Bereits seit vielen Jahren gilt Rock im Park als eine der Hauptadressen für das Zusammentreffen der Rock-Szene. Wer große Bands, fantastische Künstler und die Crème de la Crème des internationalen Rocks erleben möchte, ist mit dem Erwerb eines Dreitagespass für das Musikfestival auf dem Nürnberger Zeppelinfeld eigentlich immer gut bedient. Im direkten Vergleich zum bombastischen „15 Jahre Geburtstags“-Line-Up des vergangenen Jahres, konnte der Spielplan von 2011 zwar nicht ganz mithalten, hielt aber dennoch seine fraglosen Highlights für die rund 55.000 Festivalbesucher bereit.

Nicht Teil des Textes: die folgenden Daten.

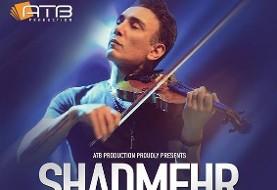 Shadmehr Live In Yalda Concert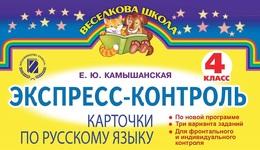 Экспресс-контроль. Карточки по русскому языку. 4 класс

Das erste Festivalhighlight war eines, das man sich nicht kaufen kann: Wohlfühltemperaturen,
die bei prallem Sonnenschein genossen werden konnten. Der Wettergott meinte
es mit den Festivalgängern in diesem Jahr besonders gut: Gleich zwei Schlechtwetterfronten
ließ er knapp vor den Toren zum Zeppelinfeld vorbeiziehen. Erst am späten
Abend des letzten Tages ergossen sich die finster vor dem Festivalgelände
lauernden Wolken über der Festivalgemeinde. Doch zu diesem Zeitpunkt hatte
der dritte Headliner Kings of Leon die Menge bereits mit seinem Auftritt beglückt.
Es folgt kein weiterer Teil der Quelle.